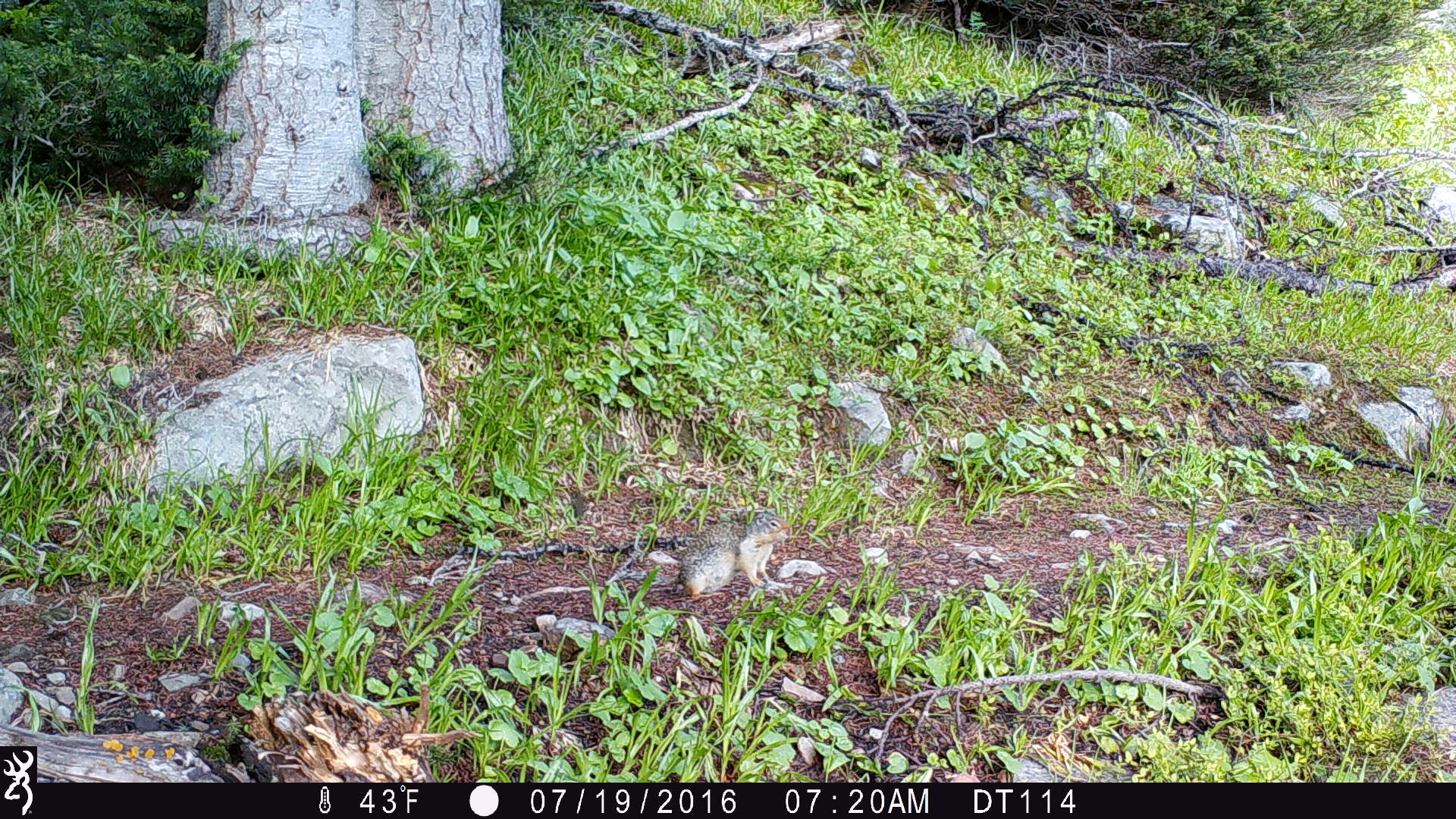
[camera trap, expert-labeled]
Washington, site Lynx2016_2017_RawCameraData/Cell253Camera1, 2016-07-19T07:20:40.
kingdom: Animalia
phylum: Chordata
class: Mammalia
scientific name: Mammalia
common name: small mammal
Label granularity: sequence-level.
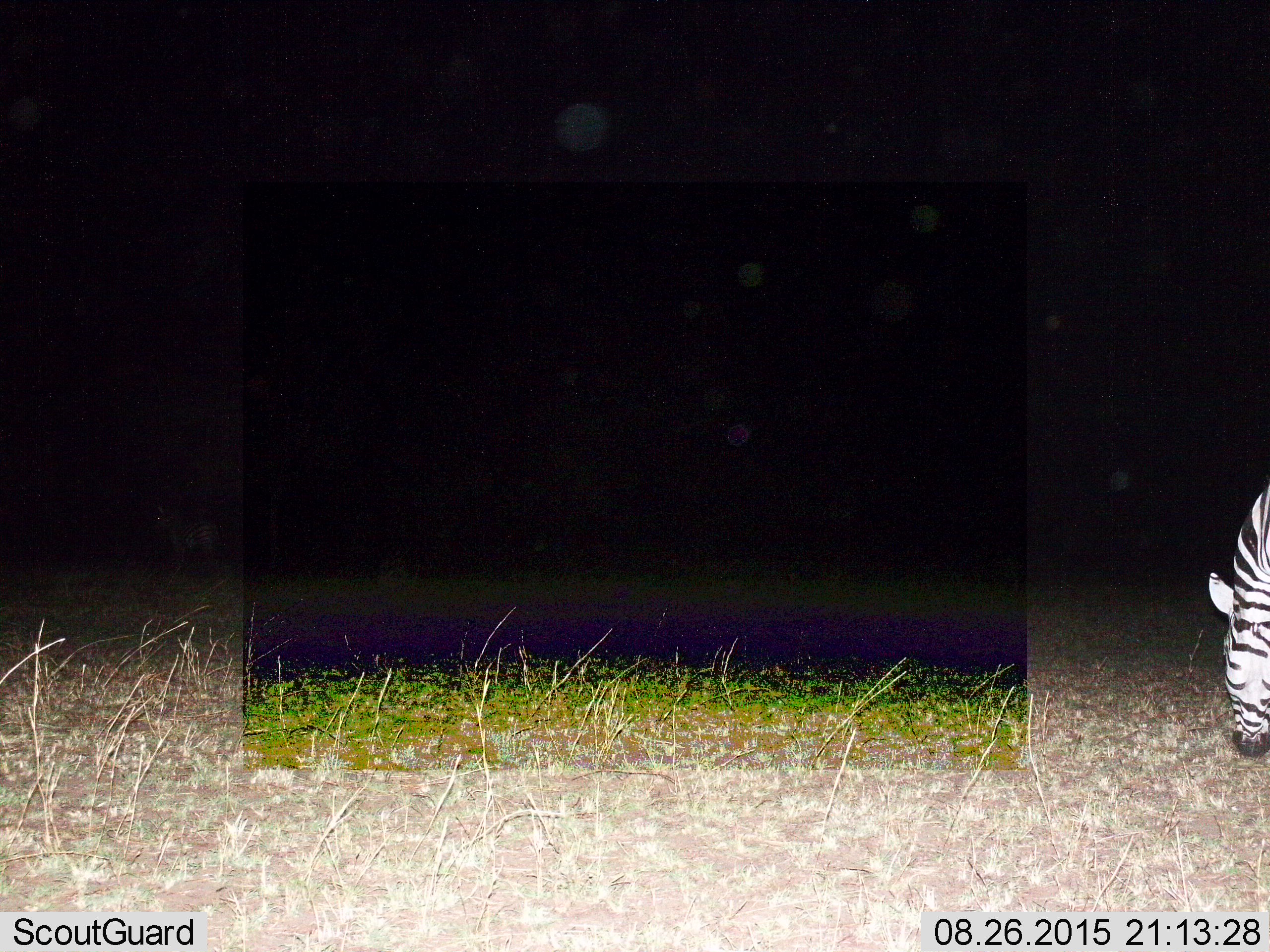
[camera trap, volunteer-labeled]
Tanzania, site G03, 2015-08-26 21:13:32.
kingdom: Animalia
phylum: Chordata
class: Mammalia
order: Perissodactyla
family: Equidae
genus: Equus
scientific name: Equus quagga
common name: plains zebra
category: zebra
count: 1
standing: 56%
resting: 0%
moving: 6%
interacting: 6%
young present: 11%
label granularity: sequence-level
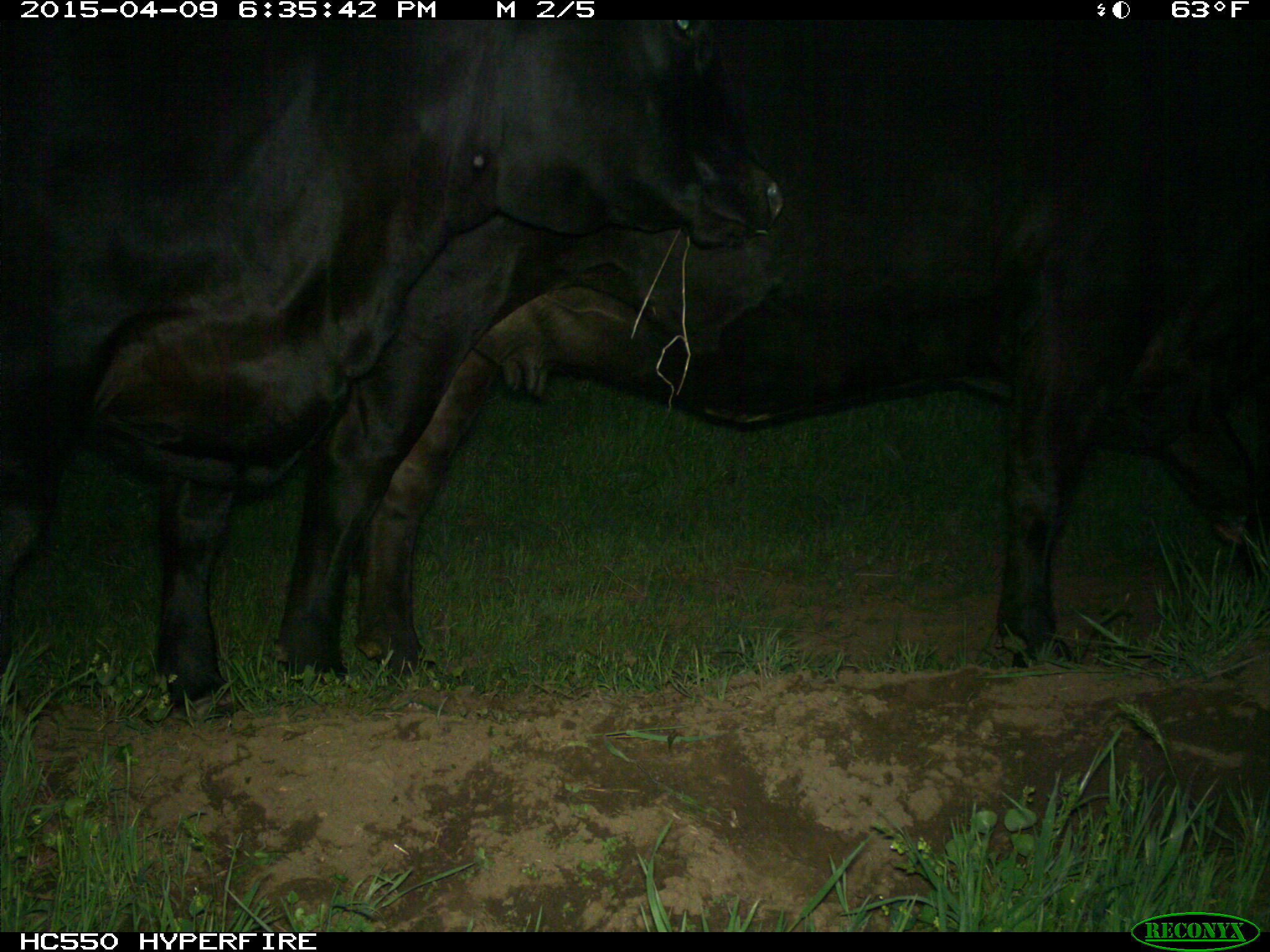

-*-*-

Work request -
Without including any picture, retype the entries exactly.

Response for this exercise -
[camera trap, expert-labeled]
Washington, site Lynx2016_2017_RawCameraData/Cell253Camera1, 2016-07-19T07:20:40.
kingdom: Animalia
phylum: Chordata
class: Mammalia
scientific name: Mammalia
common name: small mammal
Label granularity: sequence-level.
[camera trap, volunteer-labeled]
Tanzania, site G03, 2015-08-26 21:13:32.
kingdom: Animalia
phylum: Chordata
class: Mammalia
order: Perissodactyla
family: Equidae
genus: Equus
scientific name: Equus quagga
common name: plains zebra
category: zebra
count: 1
standing: 56%
resting: 0%
moving: 6%
interacting: 6%
young present: 11%
label granularity: sequence-level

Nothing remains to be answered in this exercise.